Qwen2.5-7B-Instruct, single seed 42, 4 conditions (C1 base-first / C2 EM-first / C2′ EM-first/base-source / C3 benign-Tulu-first). Marker = `[ZLT]`, coupling LoRA r=32, 20 epochs, marker-only loss. Eval: 11 personas × 20 questions × 10 completions = 2,200 per condition; bystander pool = 7 truly-unseen personas × 200 = 1,400 per arm. `max_tokens=2048`. Bootstrap-cluster on (persona, question), 10k resamples; p-values inline.
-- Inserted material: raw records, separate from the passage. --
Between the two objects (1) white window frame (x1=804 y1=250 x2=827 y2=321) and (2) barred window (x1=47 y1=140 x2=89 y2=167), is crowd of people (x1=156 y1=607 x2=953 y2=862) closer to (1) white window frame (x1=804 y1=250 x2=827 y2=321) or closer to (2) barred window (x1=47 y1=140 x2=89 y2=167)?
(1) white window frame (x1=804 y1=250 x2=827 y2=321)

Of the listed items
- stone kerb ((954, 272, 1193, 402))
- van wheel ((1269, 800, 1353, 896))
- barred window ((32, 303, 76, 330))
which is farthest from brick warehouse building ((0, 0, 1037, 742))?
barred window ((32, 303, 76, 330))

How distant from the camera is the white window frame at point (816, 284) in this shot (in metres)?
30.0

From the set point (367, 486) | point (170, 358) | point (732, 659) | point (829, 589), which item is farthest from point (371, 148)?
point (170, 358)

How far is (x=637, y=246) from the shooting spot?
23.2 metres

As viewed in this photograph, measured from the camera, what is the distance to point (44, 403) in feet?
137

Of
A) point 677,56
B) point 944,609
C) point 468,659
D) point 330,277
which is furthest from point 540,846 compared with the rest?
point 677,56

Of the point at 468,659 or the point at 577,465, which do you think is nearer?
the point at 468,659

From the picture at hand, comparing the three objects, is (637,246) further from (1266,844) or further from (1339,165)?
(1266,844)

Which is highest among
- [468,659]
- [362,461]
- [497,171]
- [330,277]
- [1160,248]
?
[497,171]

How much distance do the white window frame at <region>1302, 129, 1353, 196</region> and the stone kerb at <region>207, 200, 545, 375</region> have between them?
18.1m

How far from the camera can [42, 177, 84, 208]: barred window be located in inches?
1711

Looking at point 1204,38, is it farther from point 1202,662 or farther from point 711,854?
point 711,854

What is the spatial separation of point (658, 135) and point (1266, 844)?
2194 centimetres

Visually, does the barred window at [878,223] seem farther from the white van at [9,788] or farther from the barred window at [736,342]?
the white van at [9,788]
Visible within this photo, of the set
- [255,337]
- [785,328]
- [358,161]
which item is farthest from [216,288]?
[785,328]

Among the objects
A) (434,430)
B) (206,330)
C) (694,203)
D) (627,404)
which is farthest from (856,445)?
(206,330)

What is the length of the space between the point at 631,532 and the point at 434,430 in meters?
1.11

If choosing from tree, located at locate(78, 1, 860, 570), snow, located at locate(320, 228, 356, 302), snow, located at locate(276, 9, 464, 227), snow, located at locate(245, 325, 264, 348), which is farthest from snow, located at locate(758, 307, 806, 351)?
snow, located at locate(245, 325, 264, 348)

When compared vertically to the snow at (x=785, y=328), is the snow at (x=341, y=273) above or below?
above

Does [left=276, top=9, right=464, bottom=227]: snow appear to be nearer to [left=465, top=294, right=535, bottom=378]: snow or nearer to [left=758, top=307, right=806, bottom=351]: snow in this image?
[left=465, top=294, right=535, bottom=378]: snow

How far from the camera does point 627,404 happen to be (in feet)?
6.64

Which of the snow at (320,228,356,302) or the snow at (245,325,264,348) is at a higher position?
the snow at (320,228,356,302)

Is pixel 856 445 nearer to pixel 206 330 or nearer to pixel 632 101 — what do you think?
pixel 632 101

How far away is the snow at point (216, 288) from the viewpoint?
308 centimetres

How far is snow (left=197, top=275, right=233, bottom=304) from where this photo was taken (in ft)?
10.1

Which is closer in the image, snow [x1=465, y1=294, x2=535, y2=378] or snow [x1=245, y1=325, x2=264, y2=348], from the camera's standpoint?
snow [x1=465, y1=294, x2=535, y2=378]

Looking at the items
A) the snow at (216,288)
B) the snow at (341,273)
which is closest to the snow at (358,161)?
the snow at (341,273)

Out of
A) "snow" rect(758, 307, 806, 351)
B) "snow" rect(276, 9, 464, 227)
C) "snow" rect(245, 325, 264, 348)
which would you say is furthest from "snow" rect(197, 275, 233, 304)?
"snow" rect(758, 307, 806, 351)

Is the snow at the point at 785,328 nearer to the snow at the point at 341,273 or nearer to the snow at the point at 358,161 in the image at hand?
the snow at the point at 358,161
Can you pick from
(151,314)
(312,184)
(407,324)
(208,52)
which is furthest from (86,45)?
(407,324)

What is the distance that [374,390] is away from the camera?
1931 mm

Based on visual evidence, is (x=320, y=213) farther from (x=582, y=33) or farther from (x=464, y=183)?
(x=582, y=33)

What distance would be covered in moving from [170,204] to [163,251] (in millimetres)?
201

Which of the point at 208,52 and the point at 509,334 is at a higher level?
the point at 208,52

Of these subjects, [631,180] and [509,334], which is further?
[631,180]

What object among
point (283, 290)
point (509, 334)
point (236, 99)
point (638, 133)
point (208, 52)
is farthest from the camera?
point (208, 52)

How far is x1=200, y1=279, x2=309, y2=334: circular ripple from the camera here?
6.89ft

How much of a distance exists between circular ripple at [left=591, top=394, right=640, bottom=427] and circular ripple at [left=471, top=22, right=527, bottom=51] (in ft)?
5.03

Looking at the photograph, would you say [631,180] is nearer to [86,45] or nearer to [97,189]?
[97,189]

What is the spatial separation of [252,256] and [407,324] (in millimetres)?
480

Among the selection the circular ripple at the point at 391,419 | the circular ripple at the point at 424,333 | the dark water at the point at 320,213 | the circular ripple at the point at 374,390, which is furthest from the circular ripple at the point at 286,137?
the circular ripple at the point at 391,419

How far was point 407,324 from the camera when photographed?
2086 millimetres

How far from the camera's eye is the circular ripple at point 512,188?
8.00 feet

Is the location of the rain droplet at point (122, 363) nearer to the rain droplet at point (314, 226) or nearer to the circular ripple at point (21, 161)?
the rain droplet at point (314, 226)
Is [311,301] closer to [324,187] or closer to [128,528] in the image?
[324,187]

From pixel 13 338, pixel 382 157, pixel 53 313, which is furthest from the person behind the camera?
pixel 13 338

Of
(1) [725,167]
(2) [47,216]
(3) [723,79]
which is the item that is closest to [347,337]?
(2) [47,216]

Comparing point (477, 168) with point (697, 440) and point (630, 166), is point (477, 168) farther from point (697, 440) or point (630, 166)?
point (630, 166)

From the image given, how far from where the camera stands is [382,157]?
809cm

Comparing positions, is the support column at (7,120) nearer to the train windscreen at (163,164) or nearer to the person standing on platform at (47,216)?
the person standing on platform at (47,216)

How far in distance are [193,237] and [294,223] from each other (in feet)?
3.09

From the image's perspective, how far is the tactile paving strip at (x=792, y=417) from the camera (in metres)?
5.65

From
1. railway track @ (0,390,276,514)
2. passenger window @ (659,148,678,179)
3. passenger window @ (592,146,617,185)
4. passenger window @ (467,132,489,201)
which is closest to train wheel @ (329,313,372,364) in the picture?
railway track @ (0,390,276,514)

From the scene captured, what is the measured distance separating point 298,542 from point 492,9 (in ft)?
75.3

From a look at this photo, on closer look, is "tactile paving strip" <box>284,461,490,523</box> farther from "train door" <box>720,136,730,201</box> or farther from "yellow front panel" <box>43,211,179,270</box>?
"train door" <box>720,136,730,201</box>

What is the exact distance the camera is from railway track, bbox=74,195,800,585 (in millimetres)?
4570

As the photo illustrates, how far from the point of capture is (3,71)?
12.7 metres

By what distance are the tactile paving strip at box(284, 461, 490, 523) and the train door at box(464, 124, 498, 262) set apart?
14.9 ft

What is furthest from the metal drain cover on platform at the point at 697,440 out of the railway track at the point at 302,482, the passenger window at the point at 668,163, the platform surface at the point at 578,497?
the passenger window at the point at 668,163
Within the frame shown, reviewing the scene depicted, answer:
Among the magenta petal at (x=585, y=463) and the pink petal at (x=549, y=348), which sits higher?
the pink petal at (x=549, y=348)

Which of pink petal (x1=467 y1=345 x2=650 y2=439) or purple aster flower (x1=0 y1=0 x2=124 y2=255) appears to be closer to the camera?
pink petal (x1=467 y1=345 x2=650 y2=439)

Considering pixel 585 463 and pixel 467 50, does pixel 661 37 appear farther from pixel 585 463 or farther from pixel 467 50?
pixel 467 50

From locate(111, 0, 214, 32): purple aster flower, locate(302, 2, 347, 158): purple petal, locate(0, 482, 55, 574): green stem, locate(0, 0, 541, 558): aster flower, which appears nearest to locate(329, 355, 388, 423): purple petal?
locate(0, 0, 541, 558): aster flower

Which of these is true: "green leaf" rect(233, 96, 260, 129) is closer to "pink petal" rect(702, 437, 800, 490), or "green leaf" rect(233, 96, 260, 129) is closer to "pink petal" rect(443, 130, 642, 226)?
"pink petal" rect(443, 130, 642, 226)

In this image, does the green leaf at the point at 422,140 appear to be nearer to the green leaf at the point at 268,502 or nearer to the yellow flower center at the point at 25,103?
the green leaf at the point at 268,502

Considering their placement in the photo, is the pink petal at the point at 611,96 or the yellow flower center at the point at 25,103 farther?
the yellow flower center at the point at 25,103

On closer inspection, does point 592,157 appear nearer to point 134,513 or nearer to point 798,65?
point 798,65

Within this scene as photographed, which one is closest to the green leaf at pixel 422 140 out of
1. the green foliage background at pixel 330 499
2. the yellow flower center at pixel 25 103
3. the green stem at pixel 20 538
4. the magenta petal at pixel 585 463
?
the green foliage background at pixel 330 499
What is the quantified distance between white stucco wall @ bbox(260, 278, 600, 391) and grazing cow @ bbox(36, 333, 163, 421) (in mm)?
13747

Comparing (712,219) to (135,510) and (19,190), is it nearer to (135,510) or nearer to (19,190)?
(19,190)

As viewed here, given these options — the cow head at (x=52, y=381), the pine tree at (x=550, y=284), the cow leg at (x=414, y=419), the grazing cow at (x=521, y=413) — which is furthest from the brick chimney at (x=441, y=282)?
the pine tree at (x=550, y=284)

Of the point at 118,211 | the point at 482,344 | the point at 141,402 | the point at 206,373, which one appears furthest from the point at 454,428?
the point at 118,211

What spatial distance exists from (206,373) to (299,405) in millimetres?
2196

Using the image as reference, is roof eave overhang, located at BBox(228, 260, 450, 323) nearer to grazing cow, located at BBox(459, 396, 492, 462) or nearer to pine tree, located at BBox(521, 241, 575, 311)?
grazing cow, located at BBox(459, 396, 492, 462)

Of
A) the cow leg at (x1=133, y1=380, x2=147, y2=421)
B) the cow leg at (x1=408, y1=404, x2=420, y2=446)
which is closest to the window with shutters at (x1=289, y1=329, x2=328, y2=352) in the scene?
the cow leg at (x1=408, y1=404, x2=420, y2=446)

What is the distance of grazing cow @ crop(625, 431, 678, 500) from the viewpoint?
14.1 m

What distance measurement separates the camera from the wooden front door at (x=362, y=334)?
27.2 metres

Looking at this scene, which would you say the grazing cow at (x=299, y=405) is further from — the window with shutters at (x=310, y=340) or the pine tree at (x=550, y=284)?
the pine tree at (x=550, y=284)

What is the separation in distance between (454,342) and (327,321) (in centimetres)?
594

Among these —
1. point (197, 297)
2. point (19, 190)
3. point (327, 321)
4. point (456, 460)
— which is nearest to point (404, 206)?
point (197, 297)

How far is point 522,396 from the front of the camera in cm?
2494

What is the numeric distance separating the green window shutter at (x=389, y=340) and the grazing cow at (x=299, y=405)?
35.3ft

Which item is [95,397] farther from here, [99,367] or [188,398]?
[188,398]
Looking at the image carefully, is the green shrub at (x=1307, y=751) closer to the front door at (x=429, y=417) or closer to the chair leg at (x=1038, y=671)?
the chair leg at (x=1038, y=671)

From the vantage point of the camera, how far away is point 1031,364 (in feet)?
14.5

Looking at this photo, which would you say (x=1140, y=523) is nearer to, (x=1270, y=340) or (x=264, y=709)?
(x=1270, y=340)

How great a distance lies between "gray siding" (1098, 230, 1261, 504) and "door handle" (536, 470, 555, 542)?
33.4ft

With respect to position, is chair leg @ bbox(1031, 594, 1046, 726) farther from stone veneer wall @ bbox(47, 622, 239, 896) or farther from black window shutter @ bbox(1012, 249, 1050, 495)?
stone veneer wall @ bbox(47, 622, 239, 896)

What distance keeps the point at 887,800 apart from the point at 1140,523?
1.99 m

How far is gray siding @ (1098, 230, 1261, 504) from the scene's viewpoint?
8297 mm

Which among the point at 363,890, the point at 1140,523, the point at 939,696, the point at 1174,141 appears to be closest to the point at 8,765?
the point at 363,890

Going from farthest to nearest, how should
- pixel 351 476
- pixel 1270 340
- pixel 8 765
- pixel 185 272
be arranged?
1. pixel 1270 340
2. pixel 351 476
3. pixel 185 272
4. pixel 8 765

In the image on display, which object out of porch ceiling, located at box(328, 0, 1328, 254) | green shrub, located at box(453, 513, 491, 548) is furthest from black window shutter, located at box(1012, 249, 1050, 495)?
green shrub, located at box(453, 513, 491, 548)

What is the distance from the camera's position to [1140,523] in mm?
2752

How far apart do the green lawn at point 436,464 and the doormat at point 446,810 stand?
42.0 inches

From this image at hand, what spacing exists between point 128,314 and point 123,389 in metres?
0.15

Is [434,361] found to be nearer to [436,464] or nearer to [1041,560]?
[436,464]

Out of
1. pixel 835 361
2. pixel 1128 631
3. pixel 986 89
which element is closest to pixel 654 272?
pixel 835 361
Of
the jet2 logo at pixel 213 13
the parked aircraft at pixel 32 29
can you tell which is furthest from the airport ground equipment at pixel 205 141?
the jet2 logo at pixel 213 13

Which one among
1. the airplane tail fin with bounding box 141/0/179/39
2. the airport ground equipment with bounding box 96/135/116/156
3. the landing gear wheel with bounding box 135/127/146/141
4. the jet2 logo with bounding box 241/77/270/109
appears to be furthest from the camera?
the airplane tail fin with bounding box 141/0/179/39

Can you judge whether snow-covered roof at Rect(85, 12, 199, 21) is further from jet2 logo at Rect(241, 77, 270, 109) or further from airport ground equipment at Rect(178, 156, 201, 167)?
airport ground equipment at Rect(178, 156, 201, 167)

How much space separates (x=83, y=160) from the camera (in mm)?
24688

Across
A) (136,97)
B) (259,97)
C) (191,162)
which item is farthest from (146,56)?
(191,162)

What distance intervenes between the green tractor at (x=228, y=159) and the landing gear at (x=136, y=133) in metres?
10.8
Plus a multi-layer persona-cosine probe, persona-following Claude judge with calibration, pre-coupling FP baseline on all 3 bases.

### Headline numbers (`eval_results/issue-262/run_result.json`)

| Condition | Source (librarian) | Assistant | Negs (ds + fr) | **Bystander pool (n=1,400)** | Mean tokens (across 11 personas) | Persona-following judge yes-rate |
|---|---|---|---|---|---|---|
| C1 base-first | 82.5% | 2.5% | 64.5% / 10.0% | **27.4%** (383/1,400) | ~259 | ~16% across 7 bystanders |
| C2 EM-first | 69.0% | 64.5% | 58.5% / 61.0% | **57.6%** (806/1,400) | ~28 | ~0% all 11 |
| C2′ EM-first / base-source | 4.0% | 4.5% | 5.0% / 5.0% | **3.4%** (47/1,400) | ~55 | ~0% all 11 |
| C3 benign-first | 99.5% | 83.0% | 96.0% / 91.5% | **95.9%** (1,343/1,400) | ~1,214 | ~0% all

epm:analysis2026-05-07T03:05:14.000Z· system

## Analyzer output (round 1) — clean-result drafted **Clean-result issue:** #308 — *Bystander …

<!-- epm:analysis v1 -->
## Analyzer output (round 1) — clean-result drafted

**Clean-result issue:** #308 — *Bystander marker leakage after EM-first librarian coupling is dominated by coupling-text-distribution effects, not EM-specific persona-space flattening (LOW confidence)* — labeled `clean-results:draft`.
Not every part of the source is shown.